Exchange-driven slow relaxation of magnetization in Ni(2)(II)Ln(2)(III) (Ln(III) = Y, Gd, Tb and Dy) butterfly complexes: experimental and theoretical studies

The tetranuclear Ni(2)(II)Ln(2)(III) complexes, [{L'(2){Ni(MeOH)(mu-OAc)}2(mu(3)- MeO)(2)Ln(2)}, Ln(III) = Y-III (1), Gd-III (2), Tb-III (3), and Dy-III (4)], were prepared using a Schiff base ligand, H3L [H3L = 3-{(2-hydroxy-3-methoxybenzylidene)amino}-2-(2-hydroxy- 3-methoxyphenyl)-2,3-dihydroquinazolin-4(1H)-one, where {L'}(3-) is the deprotonated open structure of H3L]. X-ray crystallographic analysis of 1-4 revealed that all the complexes crystallized in the orthorhombic (Pbcn) space group, and possessed an isostructural tetranuclear butterfly or defect dicubane like core. Direct current magnetic susceptibility measurements performed on 2-4 revealed that all these complexes show an intramolecular ferromagnetic exchange coupling. Well resolved zero-field out-of-phase signals in ac magnetic susceptibility measurements were observed only in the case of 3 (U-eff = 13.4 K; tau(0) = 4.1(7) x 10(-7) s).

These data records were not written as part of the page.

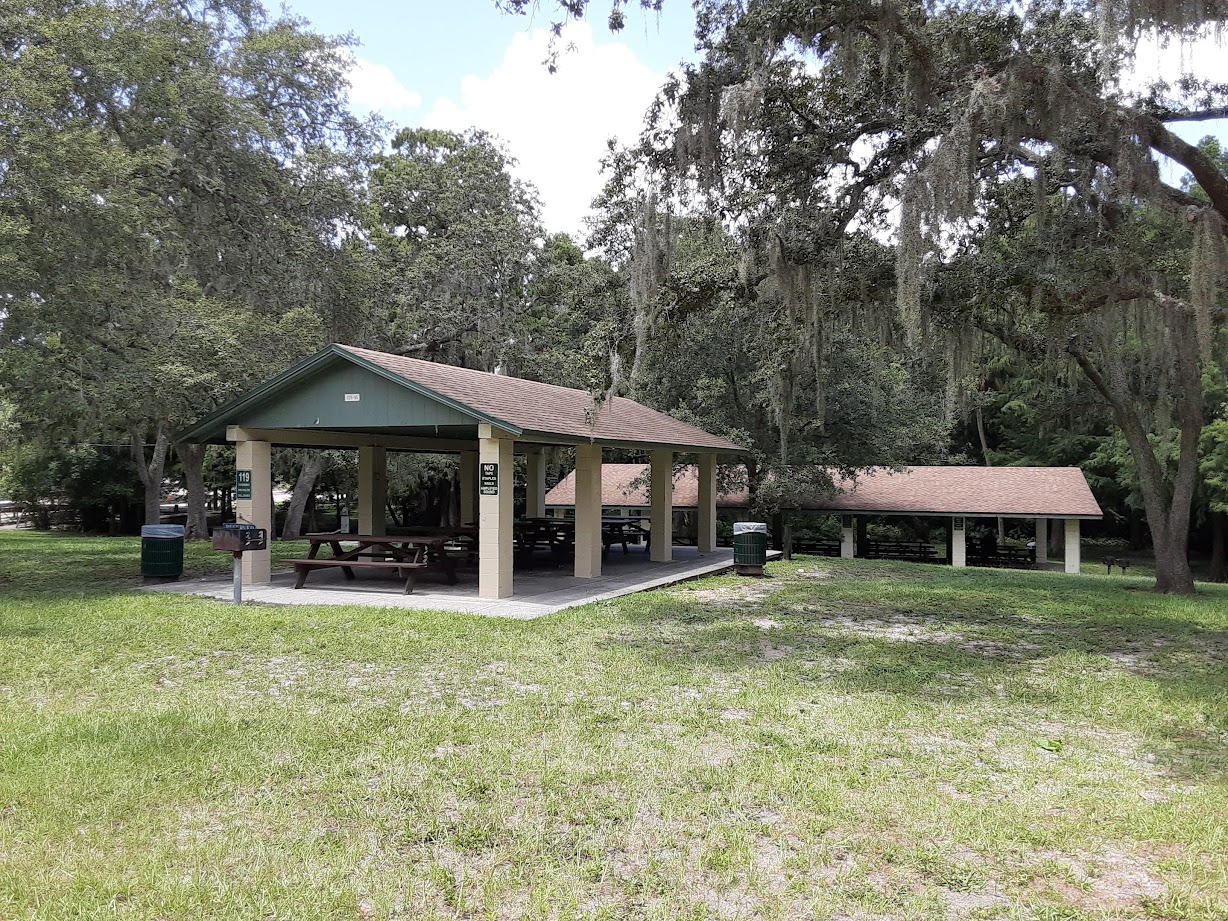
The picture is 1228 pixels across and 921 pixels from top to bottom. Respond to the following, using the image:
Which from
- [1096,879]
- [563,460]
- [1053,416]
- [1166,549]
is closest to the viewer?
[1096,879]

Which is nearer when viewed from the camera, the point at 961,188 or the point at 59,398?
the point at 961,188

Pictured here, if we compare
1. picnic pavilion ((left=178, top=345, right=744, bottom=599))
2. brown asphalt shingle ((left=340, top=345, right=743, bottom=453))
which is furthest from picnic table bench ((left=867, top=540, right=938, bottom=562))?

This was attributed to the comparatively strong Ni-II-Tb-III magnetic exchange coupling. DFT and ab initio calculations were carried out on 1-4 to ascertain the nature of the ferromagnetic Ni-II-Ln(III) (J(Ni-Ln)) and Ln(III)-Ln(III) (J(Ln-Ln)) interactions. Magnetic anisotropy and magnetic relaxation mechanisms were discussed in detail for 3 and 4. Theoretical studies provide a rationale for the slow relaxation of magnetization in 3.